Please show all lines of the records that include "assets".

### Saved data entries:
>>>
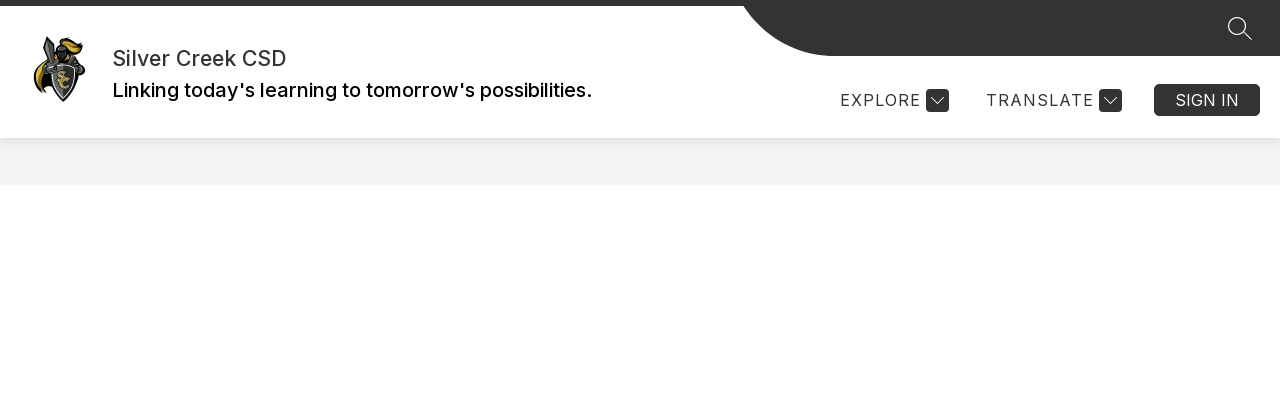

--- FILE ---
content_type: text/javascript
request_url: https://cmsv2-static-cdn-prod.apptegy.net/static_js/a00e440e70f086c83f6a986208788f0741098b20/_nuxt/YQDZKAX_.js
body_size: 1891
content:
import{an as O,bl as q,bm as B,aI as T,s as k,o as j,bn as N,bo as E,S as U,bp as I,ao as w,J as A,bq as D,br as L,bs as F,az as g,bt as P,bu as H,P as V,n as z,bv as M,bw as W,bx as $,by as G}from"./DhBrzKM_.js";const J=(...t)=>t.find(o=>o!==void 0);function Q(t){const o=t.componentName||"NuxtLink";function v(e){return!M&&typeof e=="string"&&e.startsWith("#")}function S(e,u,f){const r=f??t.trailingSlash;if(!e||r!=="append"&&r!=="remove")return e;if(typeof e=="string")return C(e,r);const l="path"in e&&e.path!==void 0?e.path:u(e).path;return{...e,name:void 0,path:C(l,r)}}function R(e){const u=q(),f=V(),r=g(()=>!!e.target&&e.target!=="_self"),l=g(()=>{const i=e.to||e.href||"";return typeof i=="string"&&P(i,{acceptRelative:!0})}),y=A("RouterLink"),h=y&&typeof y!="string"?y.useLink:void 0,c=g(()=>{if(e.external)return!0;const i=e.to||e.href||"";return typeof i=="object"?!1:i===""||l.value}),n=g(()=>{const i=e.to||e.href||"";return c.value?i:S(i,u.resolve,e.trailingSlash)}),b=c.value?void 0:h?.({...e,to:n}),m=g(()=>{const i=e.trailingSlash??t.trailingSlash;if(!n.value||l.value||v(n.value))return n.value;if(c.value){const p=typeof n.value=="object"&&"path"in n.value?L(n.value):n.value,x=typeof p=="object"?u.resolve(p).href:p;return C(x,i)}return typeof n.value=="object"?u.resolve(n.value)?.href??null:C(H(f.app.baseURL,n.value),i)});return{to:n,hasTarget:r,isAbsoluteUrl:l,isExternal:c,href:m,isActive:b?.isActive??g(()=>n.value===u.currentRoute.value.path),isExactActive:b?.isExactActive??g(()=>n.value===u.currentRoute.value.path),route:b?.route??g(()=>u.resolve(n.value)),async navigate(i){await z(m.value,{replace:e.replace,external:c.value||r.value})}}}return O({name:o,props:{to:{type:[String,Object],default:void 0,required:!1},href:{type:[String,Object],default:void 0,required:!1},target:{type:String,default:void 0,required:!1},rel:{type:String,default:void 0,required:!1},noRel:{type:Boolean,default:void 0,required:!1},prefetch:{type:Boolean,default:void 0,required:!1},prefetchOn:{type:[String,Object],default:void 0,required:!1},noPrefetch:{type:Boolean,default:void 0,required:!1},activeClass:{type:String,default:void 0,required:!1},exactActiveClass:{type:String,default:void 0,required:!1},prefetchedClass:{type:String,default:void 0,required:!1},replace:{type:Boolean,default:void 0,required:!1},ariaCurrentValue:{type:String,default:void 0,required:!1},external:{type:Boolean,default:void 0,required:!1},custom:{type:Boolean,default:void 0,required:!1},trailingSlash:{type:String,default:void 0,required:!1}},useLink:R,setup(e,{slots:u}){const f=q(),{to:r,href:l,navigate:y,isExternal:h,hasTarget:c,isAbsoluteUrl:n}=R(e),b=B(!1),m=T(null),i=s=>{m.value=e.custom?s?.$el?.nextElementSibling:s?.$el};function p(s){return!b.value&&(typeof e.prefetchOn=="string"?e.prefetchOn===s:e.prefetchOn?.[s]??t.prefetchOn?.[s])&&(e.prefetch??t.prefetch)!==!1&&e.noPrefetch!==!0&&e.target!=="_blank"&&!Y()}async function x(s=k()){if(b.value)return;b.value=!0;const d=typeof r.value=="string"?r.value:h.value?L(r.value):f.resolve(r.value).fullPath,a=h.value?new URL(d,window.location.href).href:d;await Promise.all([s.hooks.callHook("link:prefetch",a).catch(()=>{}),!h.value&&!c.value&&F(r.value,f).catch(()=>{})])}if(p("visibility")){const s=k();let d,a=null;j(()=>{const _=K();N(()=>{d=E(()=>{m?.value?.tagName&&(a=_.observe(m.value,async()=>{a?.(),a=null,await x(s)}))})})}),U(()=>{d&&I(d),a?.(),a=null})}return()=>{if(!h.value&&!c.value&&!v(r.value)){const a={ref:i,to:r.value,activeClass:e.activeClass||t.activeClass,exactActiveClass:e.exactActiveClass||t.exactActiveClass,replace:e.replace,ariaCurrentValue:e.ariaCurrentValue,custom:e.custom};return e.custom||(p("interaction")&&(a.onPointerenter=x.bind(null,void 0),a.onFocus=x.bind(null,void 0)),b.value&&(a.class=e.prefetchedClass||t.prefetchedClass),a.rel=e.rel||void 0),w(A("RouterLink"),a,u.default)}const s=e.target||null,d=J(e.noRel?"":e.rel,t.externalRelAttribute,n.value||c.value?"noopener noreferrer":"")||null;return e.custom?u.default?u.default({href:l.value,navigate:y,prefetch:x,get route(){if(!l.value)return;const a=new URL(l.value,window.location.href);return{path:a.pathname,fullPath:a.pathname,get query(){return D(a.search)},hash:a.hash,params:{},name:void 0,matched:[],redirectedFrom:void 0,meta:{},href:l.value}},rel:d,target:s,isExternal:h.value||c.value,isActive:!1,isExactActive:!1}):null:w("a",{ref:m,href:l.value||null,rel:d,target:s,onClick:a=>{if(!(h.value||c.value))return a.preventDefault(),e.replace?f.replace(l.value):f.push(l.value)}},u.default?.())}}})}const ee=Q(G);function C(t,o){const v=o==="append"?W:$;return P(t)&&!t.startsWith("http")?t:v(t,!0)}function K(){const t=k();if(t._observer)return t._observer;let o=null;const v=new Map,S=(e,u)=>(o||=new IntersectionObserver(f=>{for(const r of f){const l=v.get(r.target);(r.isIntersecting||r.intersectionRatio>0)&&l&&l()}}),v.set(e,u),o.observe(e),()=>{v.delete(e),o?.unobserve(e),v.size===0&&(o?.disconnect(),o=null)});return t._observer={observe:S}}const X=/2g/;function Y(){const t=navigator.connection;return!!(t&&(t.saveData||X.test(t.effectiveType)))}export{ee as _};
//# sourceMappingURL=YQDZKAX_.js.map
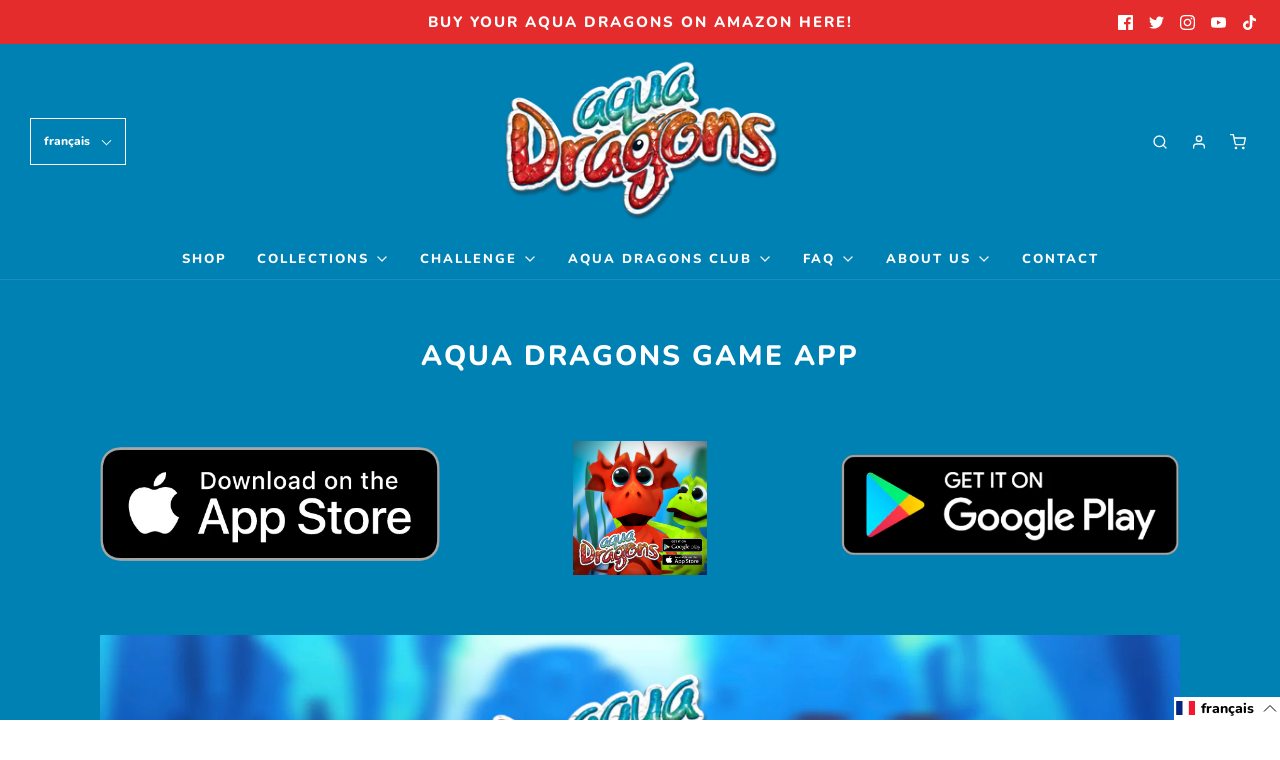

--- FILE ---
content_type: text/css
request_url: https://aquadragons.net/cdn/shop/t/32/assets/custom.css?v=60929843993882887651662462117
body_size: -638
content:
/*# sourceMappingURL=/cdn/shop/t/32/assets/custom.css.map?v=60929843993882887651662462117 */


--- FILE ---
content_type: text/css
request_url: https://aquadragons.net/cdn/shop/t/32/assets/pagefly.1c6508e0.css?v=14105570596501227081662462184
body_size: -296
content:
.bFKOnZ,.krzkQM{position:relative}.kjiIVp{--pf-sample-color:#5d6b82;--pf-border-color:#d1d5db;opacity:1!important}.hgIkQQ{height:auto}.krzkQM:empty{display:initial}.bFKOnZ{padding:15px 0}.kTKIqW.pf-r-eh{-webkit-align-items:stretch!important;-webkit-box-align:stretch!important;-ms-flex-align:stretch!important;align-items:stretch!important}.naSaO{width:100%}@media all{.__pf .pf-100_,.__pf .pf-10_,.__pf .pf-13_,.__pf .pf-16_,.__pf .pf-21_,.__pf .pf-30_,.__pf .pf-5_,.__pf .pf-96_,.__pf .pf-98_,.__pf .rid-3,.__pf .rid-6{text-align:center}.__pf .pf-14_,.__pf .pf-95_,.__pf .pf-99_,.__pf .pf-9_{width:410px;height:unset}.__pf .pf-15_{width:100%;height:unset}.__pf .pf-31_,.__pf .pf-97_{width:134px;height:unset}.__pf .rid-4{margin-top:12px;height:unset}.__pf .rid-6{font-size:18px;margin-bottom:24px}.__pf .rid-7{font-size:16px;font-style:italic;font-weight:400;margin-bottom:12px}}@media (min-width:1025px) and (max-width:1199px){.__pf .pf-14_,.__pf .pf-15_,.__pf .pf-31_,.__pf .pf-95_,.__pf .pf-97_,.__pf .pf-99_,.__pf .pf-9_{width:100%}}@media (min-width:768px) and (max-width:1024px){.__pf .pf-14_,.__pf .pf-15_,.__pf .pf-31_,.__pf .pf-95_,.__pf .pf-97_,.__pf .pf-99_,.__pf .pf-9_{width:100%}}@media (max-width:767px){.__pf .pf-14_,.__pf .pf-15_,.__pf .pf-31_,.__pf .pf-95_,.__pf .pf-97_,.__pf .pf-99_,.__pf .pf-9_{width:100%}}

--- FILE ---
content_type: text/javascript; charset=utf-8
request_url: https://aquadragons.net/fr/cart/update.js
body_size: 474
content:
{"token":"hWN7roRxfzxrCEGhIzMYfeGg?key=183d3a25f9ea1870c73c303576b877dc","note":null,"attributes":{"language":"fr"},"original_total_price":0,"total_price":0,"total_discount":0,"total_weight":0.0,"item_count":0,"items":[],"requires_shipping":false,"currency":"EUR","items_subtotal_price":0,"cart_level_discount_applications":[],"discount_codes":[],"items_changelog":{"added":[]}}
<<<
>>>
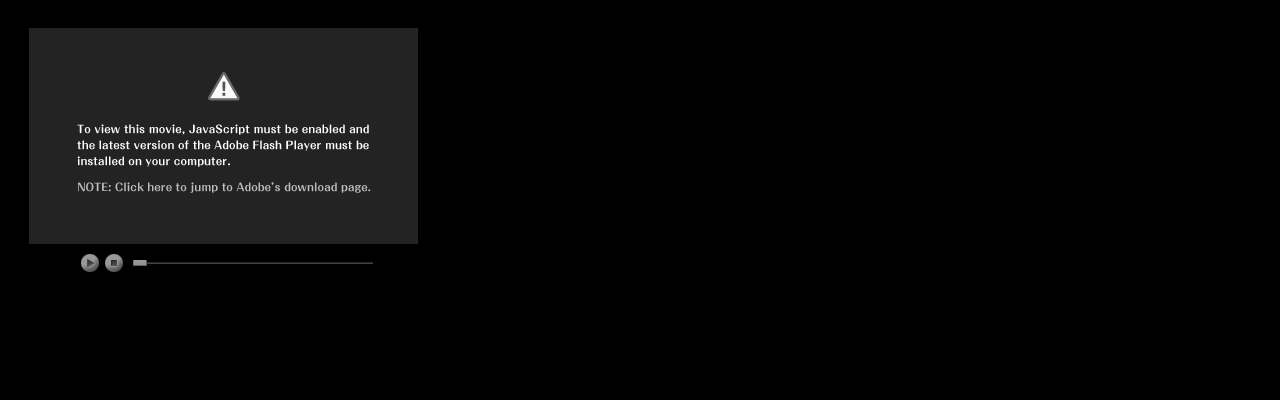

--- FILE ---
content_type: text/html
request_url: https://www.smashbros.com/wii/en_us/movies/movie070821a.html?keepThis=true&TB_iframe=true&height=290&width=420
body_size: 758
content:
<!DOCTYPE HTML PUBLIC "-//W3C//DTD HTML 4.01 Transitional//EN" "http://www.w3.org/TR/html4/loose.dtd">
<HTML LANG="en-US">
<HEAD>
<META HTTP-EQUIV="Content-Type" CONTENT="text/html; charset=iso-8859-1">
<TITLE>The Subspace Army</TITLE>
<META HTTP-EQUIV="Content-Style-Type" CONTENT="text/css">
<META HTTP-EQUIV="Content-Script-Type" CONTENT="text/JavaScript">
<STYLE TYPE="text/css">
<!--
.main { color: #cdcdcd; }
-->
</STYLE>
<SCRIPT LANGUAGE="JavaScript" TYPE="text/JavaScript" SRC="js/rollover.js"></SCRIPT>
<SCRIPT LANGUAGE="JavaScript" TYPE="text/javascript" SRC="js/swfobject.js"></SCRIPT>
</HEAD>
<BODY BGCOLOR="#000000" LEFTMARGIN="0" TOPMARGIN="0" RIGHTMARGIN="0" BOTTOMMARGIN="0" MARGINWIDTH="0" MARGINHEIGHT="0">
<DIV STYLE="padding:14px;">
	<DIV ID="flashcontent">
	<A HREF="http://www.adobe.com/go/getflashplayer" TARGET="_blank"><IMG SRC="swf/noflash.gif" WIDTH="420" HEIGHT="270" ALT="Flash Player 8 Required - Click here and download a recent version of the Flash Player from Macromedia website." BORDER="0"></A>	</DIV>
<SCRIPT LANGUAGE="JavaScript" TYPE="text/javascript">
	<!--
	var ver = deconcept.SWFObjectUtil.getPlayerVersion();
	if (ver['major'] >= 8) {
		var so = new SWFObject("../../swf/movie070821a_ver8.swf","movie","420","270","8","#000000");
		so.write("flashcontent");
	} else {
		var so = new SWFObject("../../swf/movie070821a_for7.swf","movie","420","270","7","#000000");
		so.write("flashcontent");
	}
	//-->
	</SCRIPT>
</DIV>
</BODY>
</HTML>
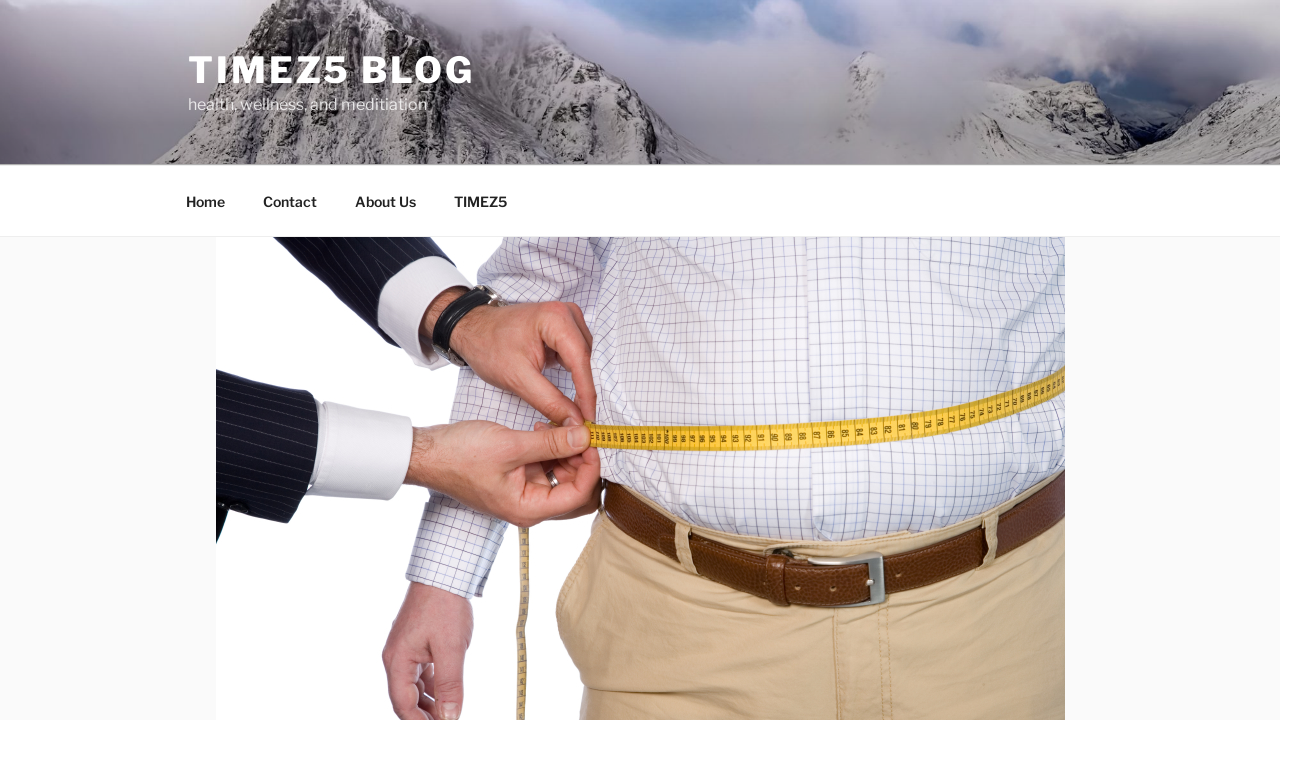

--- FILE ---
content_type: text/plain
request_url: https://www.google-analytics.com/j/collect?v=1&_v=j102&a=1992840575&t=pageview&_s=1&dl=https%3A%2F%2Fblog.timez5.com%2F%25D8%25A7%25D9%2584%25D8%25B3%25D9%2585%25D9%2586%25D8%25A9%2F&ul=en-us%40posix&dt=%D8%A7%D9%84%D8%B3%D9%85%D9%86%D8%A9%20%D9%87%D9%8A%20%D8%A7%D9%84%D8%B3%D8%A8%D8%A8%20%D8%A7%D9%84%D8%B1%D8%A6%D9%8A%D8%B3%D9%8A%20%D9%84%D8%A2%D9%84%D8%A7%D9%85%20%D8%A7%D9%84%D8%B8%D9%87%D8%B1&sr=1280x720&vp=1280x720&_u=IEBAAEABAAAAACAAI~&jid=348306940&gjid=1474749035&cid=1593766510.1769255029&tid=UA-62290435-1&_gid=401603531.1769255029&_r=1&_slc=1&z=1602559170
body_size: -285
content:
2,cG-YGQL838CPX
<<<
>>>
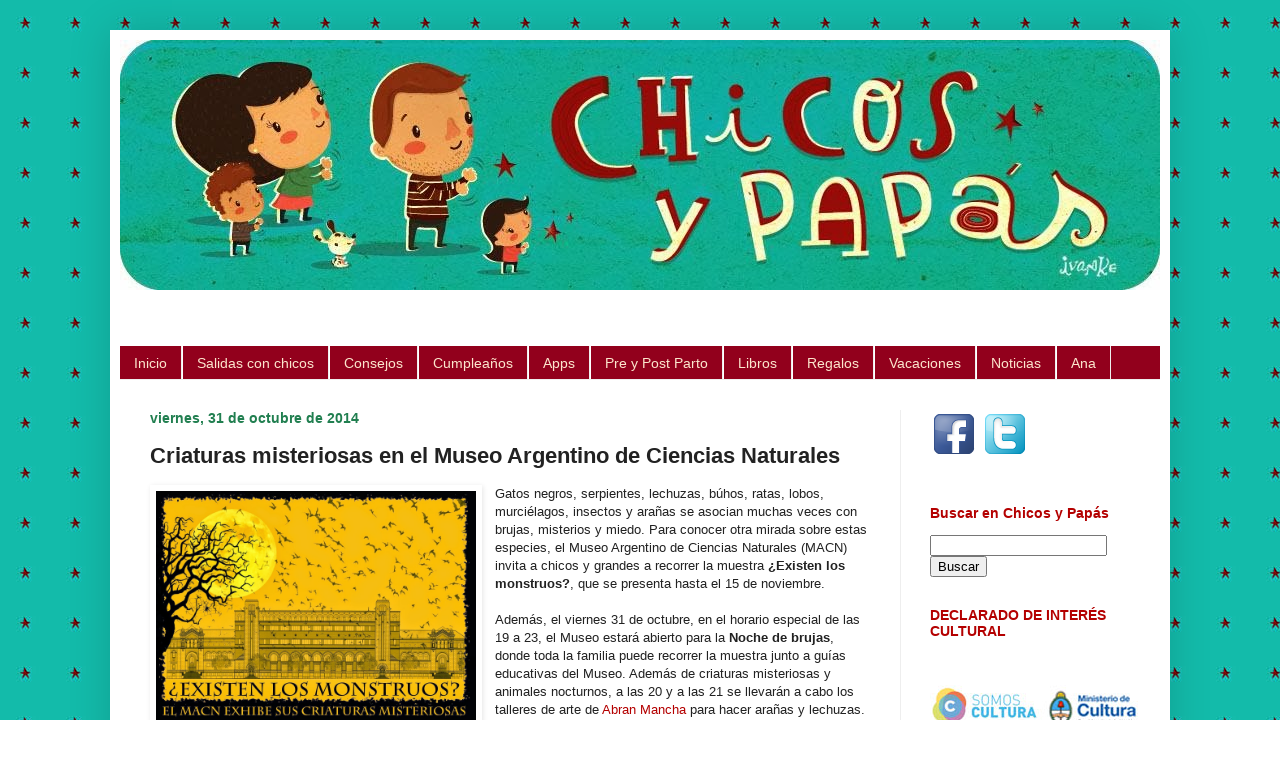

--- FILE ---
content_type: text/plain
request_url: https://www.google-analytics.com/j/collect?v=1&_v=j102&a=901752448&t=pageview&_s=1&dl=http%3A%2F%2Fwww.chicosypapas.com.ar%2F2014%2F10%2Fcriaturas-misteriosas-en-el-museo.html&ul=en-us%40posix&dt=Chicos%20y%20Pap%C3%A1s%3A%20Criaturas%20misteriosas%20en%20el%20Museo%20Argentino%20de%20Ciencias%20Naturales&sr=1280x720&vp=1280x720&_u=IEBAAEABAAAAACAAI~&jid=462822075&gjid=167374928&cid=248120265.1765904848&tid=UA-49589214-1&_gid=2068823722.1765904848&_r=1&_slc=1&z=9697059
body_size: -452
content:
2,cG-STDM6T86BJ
<<<
### RESULT:
request_url: https://aquadragons.net/cdn/shop/t/32/assets/custom.css?v=60929843993882887651662462117
/*# sourceMappingURL=/cdn/shop/t/32/assets/custom.css.map?v=60929843993882887651662462117 */
request_url: https://aquadragons.net/cdn/shop/t/32/assets/pagefly.1c6508e0.css?v=14105570596501227081662462184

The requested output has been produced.